* OBJECTIVE: Report every line in the items below that contains the word "white", copying each line in full.

-- Start INFORMATION GIVEN --

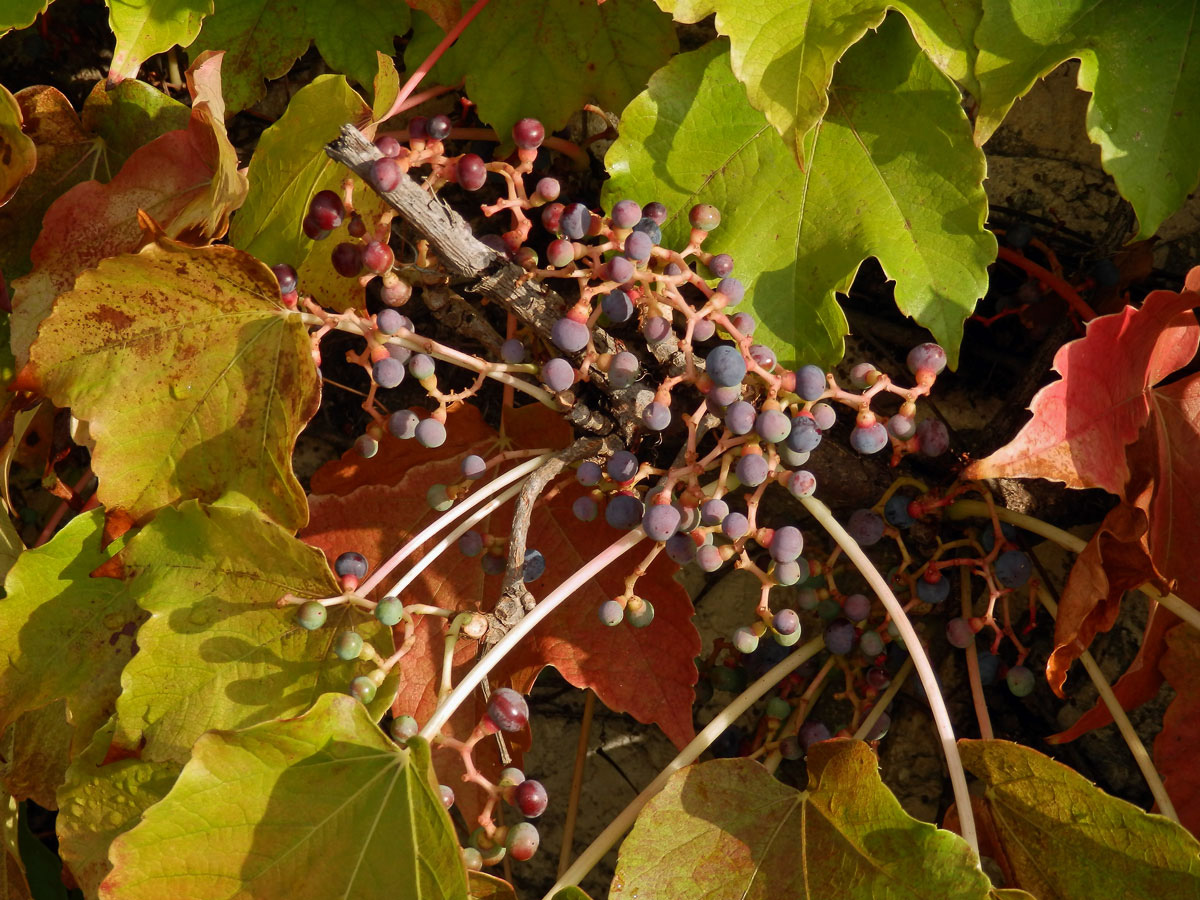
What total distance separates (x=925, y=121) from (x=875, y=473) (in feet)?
1.30

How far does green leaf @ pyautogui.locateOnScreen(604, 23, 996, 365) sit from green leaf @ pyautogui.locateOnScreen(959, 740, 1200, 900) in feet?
1.29

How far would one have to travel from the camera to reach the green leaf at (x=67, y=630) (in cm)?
113

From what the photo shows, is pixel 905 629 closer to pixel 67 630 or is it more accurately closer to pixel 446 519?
pixel 446 519

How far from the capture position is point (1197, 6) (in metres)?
0.95

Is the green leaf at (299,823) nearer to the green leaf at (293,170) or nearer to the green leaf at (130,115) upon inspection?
the green leaf at (293,170)

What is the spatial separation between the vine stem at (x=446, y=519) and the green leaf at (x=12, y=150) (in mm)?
638

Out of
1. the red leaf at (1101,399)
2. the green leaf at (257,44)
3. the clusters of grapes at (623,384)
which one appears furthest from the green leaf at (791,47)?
the green leaf at (257,44)

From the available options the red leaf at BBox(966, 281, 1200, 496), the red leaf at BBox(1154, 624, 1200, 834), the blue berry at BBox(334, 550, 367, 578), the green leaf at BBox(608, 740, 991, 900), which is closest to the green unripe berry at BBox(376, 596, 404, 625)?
the blue berry at BBox(334, 550, 367, 578)

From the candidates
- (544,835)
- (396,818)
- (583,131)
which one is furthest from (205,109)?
(544,835)

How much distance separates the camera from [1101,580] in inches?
36.9

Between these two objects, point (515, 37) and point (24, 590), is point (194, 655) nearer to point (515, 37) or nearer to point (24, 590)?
point (24, 590)

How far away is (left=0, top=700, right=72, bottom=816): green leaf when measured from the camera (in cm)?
123

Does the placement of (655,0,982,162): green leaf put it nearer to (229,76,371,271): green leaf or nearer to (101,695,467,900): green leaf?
(229,76,371,271): green leaf

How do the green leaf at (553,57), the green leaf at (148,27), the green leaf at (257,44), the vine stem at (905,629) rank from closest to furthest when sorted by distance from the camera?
the vine stem at (905,629)
the green leaf at (148,27)
the green leaf at (553,57)
the green leaf at (257,44)
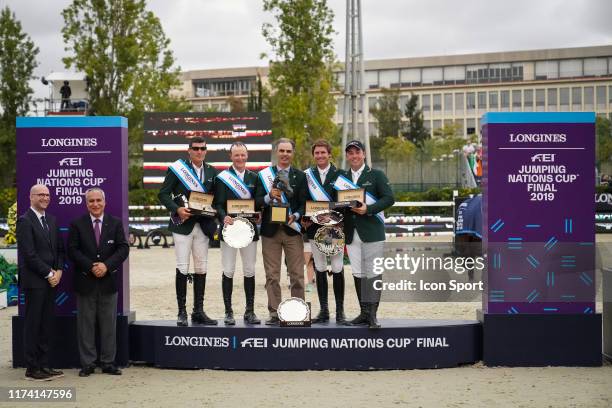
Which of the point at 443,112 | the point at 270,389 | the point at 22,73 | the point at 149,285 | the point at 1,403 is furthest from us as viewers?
the point at 443,112

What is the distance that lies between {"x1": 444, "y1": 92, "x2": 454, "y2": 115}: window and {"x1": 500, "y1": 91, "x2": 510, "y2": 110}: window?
511cm

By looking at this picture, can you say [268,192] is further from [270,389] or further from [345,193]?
[270,389]

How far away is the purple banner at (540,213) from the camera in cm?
897

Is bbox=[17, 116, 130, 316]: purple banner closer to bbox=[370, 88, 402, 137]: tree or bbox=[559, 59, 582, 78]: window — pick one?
bbox=[370, 88, 402, 137]: tree

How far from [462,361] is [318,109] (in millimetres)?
24333

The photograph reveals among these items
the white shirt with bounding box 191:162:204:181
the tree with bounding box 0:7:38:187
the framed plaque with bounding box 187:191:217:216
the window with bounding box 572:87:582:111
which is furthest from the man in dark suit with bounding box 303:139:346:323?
the window with bounding box 572:87:582:111

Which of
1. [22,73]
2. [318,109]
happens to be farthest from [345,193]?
[22,73]

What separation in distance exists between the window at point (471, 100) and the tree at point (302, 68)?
54.6 m

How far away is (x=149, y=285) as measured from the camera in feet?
54.2

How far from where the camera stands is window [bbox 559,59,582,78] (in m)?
79.9

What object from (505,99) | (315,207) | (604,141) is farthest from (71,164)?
(505,99)

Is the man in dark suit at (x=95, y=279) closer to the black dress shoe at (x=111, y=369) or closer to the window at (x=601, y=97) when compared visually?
the black dress shoe at (x=111, y=369)

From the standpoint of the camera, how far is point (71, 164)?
9.07 metres

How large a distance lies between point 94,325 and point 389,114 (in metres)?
71.6
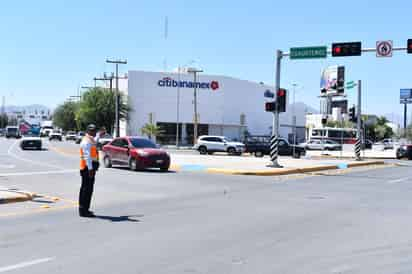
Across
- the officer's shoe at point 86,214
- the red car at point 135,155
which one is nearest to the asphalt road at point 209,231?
the officer's shoe at point 86,214

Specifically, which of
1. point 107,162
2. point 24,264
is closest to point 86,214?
point 24,264

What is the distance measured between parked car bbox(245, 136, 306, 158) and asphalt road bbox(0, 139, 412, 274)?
88.6ft

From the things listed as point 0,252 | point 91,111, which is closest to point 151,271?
point 0,252

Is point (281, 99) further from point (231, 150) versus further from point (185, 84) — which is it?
point (185, 84)

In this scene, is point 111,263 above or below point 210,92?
below

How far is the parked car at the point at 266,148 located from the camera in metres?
45.7

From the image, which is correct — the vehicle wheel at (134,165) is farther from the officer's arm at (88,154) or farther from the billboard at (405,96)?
the billboard at (405,96)

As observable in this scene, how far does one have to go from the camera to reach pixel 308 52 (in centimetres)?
2655

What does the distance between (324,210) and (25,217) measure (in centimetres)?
684

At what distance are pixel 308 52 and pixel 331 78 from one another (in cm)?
8336

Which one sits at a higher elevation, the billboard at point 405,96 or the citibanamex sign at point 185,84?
the billboard at point 405,96

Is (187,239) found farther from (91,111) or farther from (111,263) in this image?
(91,111)

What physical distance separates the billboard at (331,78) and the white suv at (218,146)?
60.5 meters

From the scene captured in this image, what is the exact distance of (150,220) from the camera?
11273 millimetres
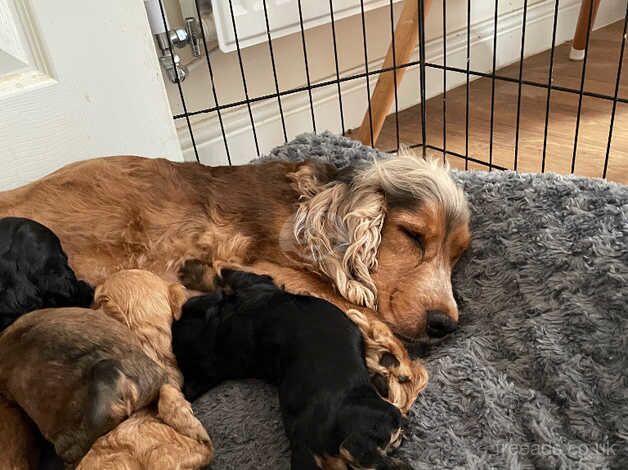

-- End INFORMATION GIVEN --

* COMPLETED EXERCISE:
the white shirt with bounding box 191:162:204:181
What physical distance separates the billboard at (331,78) and the white suv at (218,146)?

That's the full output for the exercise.